» Work request: Copy down the lines word for word, starting at the one containing "Thangue Henry Herbert" and ending at the one containing "Décoration En Céramique", including both.

» Input material:
◆ ◆ ◆ ◆ ◆

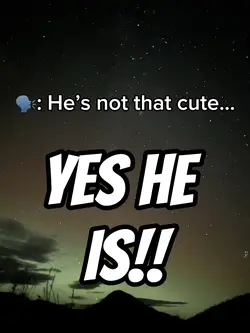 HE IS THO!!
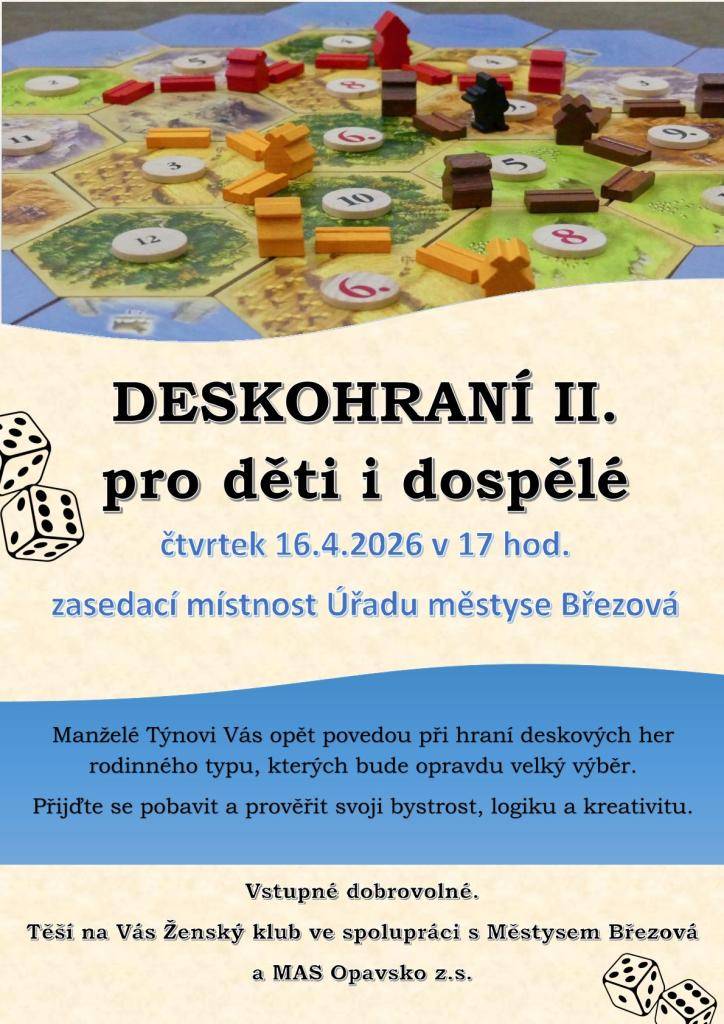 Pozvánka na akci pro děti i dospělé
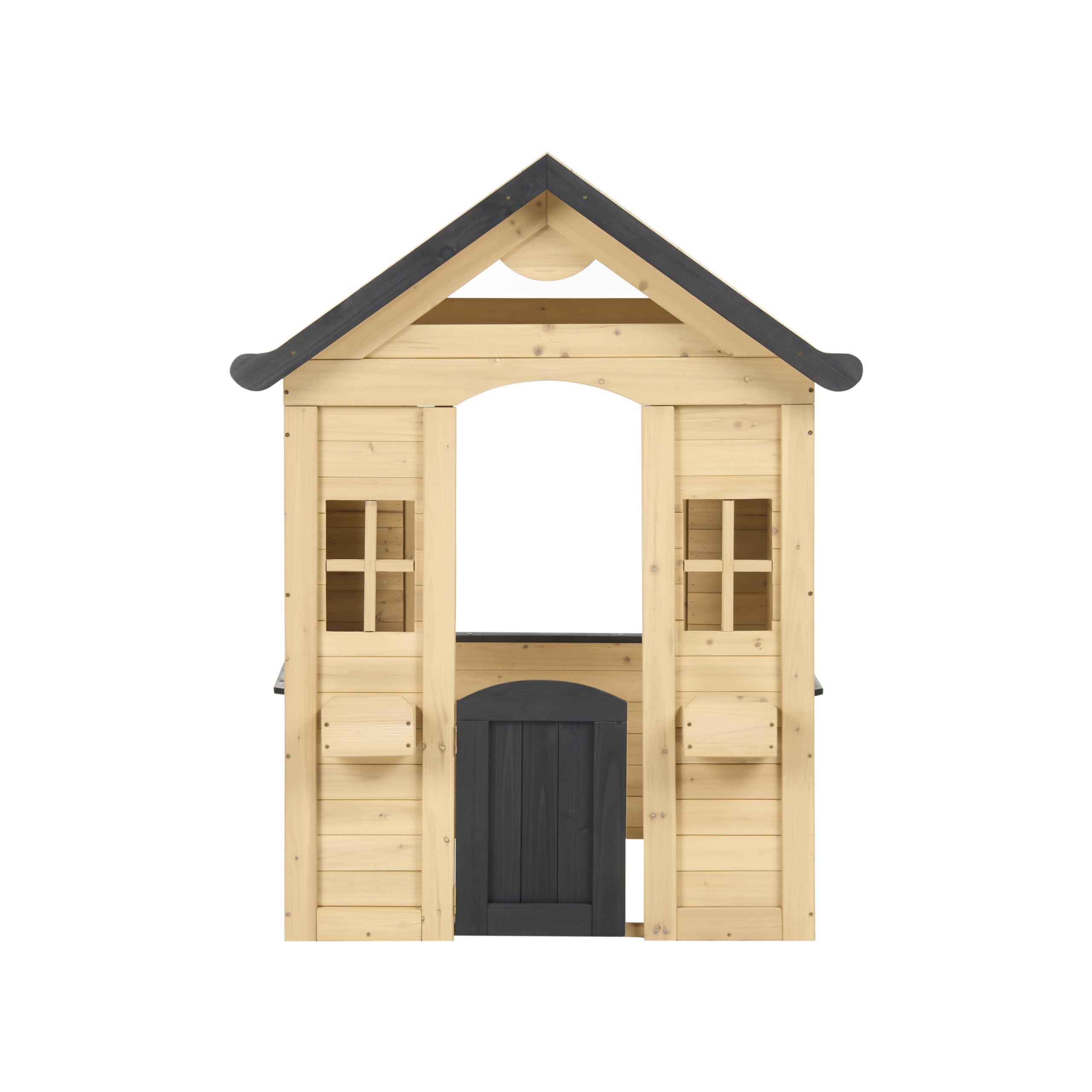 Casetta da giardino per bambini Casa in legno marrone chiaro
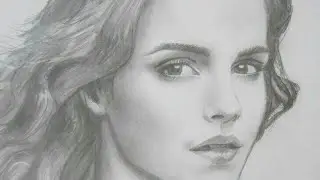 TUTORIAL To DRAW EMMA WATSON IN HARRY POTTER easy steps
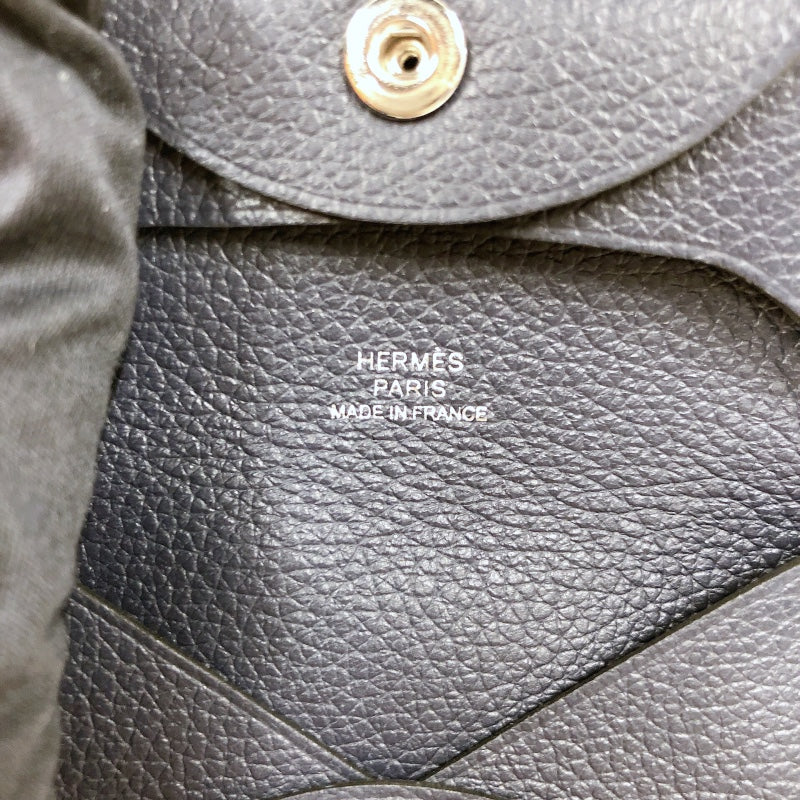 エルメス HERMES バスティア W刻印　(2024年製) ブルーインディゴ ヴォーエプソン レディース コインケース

◆ ◆ ◆ ◆ ◆

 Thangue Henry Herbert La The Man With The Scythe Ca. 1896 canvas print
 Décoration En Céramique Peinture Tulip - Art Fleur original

◆ ◆ ◆ ◆ ◆

» Exercise result:
 Thangue Henry Herbert La The Man With The Scythe Ca. 1896 canvas print
 Décoration En Céramique Peinture Tulip - Art Fleur original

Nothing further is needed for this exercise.